Der "Arbeitskreis Vorrat" hatte bereits 82.000 Unterschriften für eine Online-Petition an das Parlament gesammelt. Jetzt wird die Initiative von den Grünen unterstützt - gemeinsam will man mindestens 1000 Bürger gewinnen, die eine Vollmacht für eine Individualbeschwerde unterschreiben, sagte Grünen-Justizsprecher Albert Steinhauser am Freitag. Bis dahin wurden bereits 2000 Bereitschaftserklärungen dafür abgegeben.

In anderen europäischen Staaten haben die Höchstgerichte die Umsetzung der Vorratsdatenspeicherung bereits gekippt - wie etwa in Deutschland, Tschechien, Ungarn und Rumänien. Ihnen droht nun ein Vertragsverletzungsverfahren, da es sich bei der Vorratsdatenspeicherung um geltendes europäisches Recht handelt, erklärt SPÖ-Konsumentensprecher und Vorsitzender des Datenschutzrates Johann Maier.

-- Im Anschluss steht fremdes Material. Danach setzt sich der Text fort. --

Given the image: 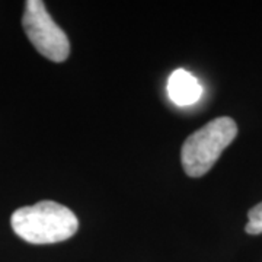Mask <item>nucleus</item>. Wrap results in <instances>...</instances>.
Masks as SVG:
<instances>
[{
	"label": "nucleus",
	"instance_id": "1",
	"mask_svg": "<svg viewBox=\"0 0 262 262\" xmlns=\"http://www.w3.org/2000/svg\"><path fill=\"white\" fill-rule=\"evenodd\" d=\"M13 232L34 245L58 244L70 239L79 229V220L67 207L54 201H39L22 207L10 217Z\"/></svg>",
	"mask_w": 262,
	"mask_h": 262
},
{
	"label": "nucleus",
	"instance_id": "2",
	"mask_svg": "<svg viewBox=\"0 0 262 262\" xmlns=\"http://www.w3.org/2000/svg\"><path fill=\"white\" fill-rule=\"evenodd\" d=\"M236 136L237 125L230 117H219L192 133L181 151L185 173L191 178L206 175Z\"/></svg>",
	"mask_w": 262,
	"mask_h": 262
},
{
	"label": "nucleus",
	"instance_id": "3",
	"mask_svg": "<svg viewBox=\"0 0 262 262\" xmlns=\"http://www.w3.org/2000/svg\"><path fill=\"white\" fill-rule=\"evenodd\" d=\"M22 27L32 46L48 60L61 63L70 56L69 38L51 18L44 2L28 0L25 3Z\"/></svg>",
	"mask_w": 262,
	"mask_h": 262
},
{
	"label": "nucleus",
	"instance_id": "4",
	"mask_svg": "<svg viewBox=\"0 0 262 262\" xmlns=\"http://www.w3.org/2000/svg\"><path fill=\"white\" fill-rule=\"evenodd\" d=\"M168 94L170 101L178 106H187L195 103L203 94V88L185 69L175 70L168 80Z\"/></svg>",
	"mask_w": 262,
	"mask_h": 262
},
{
	"label": "nucleus",
	"instance_id": "5",
	"mask_svg": "<svg viewBox=\"0 0 262 262\" xmlns=\"http://www.w3.org/2000/svg\"><path fill=\"white\" fill-rule=\"evenodd\" d=\"M245 232L249 234L262 233V203L253 206L248 213V223L245 226Z\"/></svg>",
	"mask_w": 262,
	"mask_h": 262
}]
</instances>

Auf die Frage, was man mit einer Verfassungsklage erreichen könnte, meinte Maier: "Gar nichts." Und zwar deswegen, weil 2006 alle Mitgliedsstaaten, darunter auch Österreich unter dem damaligen Bundeskanzler Wolfgang Schüssel, der Richtlinie zugestimmt hatten. "Eine Entscheidung, ob diese Richtlinie der Europäischen Grundrechte-Charta entspricht, kann nur der EuGH treffen, nicht jedoch nationale Verfassungsgerichte", betonte Maier. Außer ein Vertragsverletzungsverfahren würde ein VfGH-Bescheid gegen die Umsetzung der Richtlinie jedenfalls nichts bringen. Maiers Hoffnungen ruhen vielmehr auf einem EuGH-Verfahren, das gerade vom High Court der Republik Irland auf Antrag der Bürgerrechtsinitiative Digital Right Ireland - unter Berufung auf die Grundrechte-Charta - betrieben wird.

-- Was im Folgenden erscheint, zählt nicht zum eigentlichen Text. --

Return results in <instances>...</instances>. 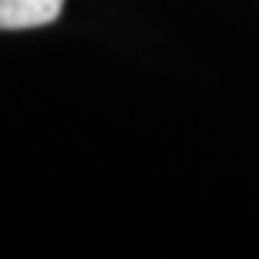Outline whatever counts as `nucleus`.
I'll return each instance as SVG.
<instances>
[{
	"instance_id": "1",
	"label": "nucleus",
	"mask_w": 259,
	"mask_h": 259,
	"mask_svg": "<svg viewBox=\"0 0 259 259\" xmlns=\"http://www.w3.org/2000/svg\"><path fill=\"white\" fill-rule=\"evenodd\" d=\"M64 0H0V30H30L58 20Z\"/></svg>"
}]
</instances>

Hier sieht auch der Verfassungsrechtsexperte Bernd-Christian Funk eine "Perspektive", schließlich sei die Grundrechte-Charta 2006 noch nicht in Kraft gewesen. Und die widerspreche in vielen Punkten der Richtlinie - die im Übrigen die EU-Kommission aufgrund des Widerstands bereits evaluiert hat. Sie hat auch schon Abänderungsvorschläge angekündigt. Diese müsse man abwarten, meint Funk.

"Klage eher aussichtslos"

Die Aussichten, dass der österreichische Verfassungsgerichtshof die Umsetzung des nationalen Rechts nach einer Klage kippen könnte, bezeichnet Funk hingegen als "eher bescheiden". Dass dies in Deutschland, Tschechien, Ungarn und Rumänien gelungen ist, sei für Österreich nicht relevant, "weil die rechtliche Argumentation nicht einfach auf Österreich übertragen werden kann", erklärte Funk. So habe Deutschland im Zusammenhang mit der Vorratsdatenspeicherung unter anderem damit argumentiert, nicht über ausreichende Rechtsschutzmöglichkeiten zu verfügen - in Österreich seien diese aber definitiv vorhanden, so Funk.

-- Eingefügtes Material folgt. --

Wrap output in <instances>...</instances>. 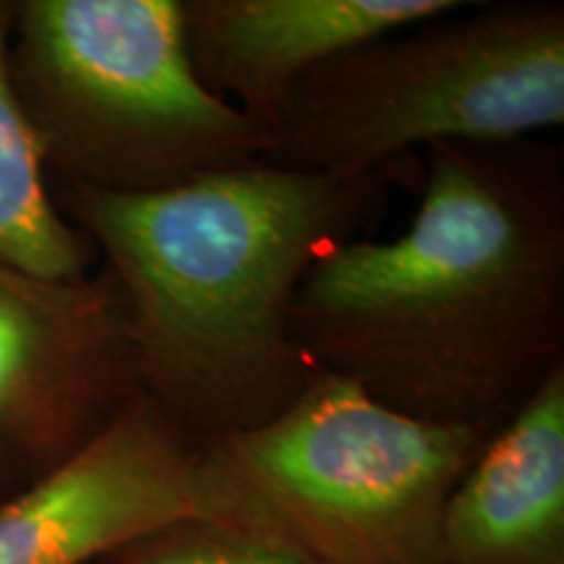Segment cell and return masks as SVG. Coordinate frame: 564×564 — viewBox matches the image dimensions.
<instances>
[{"mask_svg":"<svg viewBox=\"0 0 564 564\" xmlns=\"http://www.w3.org/2000/svg\"><path fill=\"white\" fill-rule=\"evenodd\" d=\"M426 154L411 228L324 251L295 340L392 411L499 432L564 364V160L541 139Z\"/></svg>","mask_w":564,"mask_h":564,"instance_id":"cell-1","label":"cell"},{"mask_svg":"<svg viewBox=\"0 0 564 564\" xmlns=\"http://www.w3.org/2000/svg\"><path fill=\"white\" fill-rule=\"evenodd\" d=\"M105 564H316L295 549L207 520H188L147 535Z\"/></svg>","mask_w":564,"mask_h":564,"instance_id":"cell-11","label":"cell"},{"mask_svg":"<svg viewBox=\"0 0 564 564\" xmlns=\"http://www.w3.org/2000/svg\"><path fill=\"white\" fill-rule=\"evenodd\" d=\"M491 436L319 371L272 419L199 444L204 520L316 564H442L444 507Z\"/></svg>","mask_w":564,"mask_h":564,"instance_id":"cell-3","label":"cell"},{"mask_svg":"<svg viewBox=\"0 0 564 564\" xmlns=\"http://www.w3.org/2000/svg\"><path fill=\"white\" fill-rule=\"evenodd\" d=\"M17 3L0 0V264L47 280L89 274L87 246L55 207L37 139L13 89Z\"/></svg>","mask_w":564,"mask_h":564,"instance_id":"cell-10","label":"cell"},{"mask_svg":"<svg viewBox=\"0 0 564 564\" xmlns=\"http://www.w3.org/2000/svg\"><path fill=\"white\" fill-rule=\"evenodd\" d=\"M564 562V364L470 463L442 518V564Z\"/></svg>","mask_w":564,"mask_h":564,"instance_id":"cell-9","label":"cell"},{"mask_svg":"<svg viewBox=\"0 0 564 564\" xmlns=\"http://www.w3.org/2000/svg\"><path fill=\"white\" fill-rule=\"evenodd\" d=\"M137 394L108 272L47 280L0 264V486L51 474Z\"/></svg>","mask_w":564,"mask_h":564,"instance_id":"cell-6","label":"cell"},{"mask_svg":"<svg viewBox=\"0 0 564 564\" xmlns=\"http://www.w3.org/2000/svg\"><path fill=\"white\" fill-rule=\"evenodd\" d=\"M465 6L468 0H183V32L199 79L272 144L303 76L345 51Z\"/></svg>","mask_w":564,"mask_h":564,"instance_id":"cell-8","label":"cell"},{"mask_svg":"<svg viewBox=\"0 0 564 564\" xmlns=\"http://www.w3.org/2000/svg\"><path fill=\"white\" fill-rule=\"evenodd\" d=\"M382 178L259 160L160 194L66 186L121 293L141 394L196 447L272 419L319 373L295 340V299L369 220Z\"/></svg>","mask_w":564,"mask_h":564,"instance_id":"cell-2","label":"cell"},{"mask_svg":"<svg viewBox=\"0 0 564 564\" xmlns=\"http://www.w3.org/2000/svg\"><path fill=\"white\" fill-rule=\"evenodd\" d=\"M9 63L45 171L66 186L160 194L270 152L196 74L183 0H19Z\"/></svg>","mask_w":564,"mask_h":564,"instance_id":"cell-4","label":"cell"},{"mask_svg":"<svg viewBox=\"0 0 564 564\" xmlns=\"http://www.w3.org/2000/svg\"><path fill=\"white\" fill-rule=\"evenodd\" d=\"M204 520L199 447L137 394L79 453L0 499V564H91Z\"/></svg>","mask_w":564,"mask_h":564,"instance_id":"cell-7","label":"cell"},{"mask_svg":"<svg viewBox=\"0 0 564 564\" xmlns=\"http://www.w3.org/2000/svg\"><path fill=\"white\" fill-rule=\"evenodd\" d=\"M562 123L564 6L468 3L303 76L264 162L356 181L415 147L502 144Z\"/></svg>","mask_w":564,"mask_h":564,"instance_id":"cell-5","label":"cell"}]
</instances>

Für Albert Steinhauser ist das Warten auf eine Entscheidung der EU-Kommission auf jeden Fall zu wenig. Er sieht in der Möglichkeit einer Verfassungsklage auf nationaler Ebene vor allem ein wirksames Instrument, um den Reformdruck innerhalb der EU zu erhöhen. "Es geht hier nicht darum, ob Österreich ein Vertragsverletzungsverfahren angehängt bekommt oder nicht, sondern primär um die Bewahrung der Grundrechte", betonte Steinhauser. Und er verwies auf ein Gespräch, das die Grünen bei einem Besuch in Brüssel mit EU-Justizkommissarin Viviane Reding geführt haben: "Sie hat uns sinngemäß gesagt, die Vorratsdatenspeicherung hat nicht ganz das gehalten, was sie versprochen hat." Deshalb ist Steinhauser zuversichtlich, dass es Änderungen auf EU-Ebene geben wird.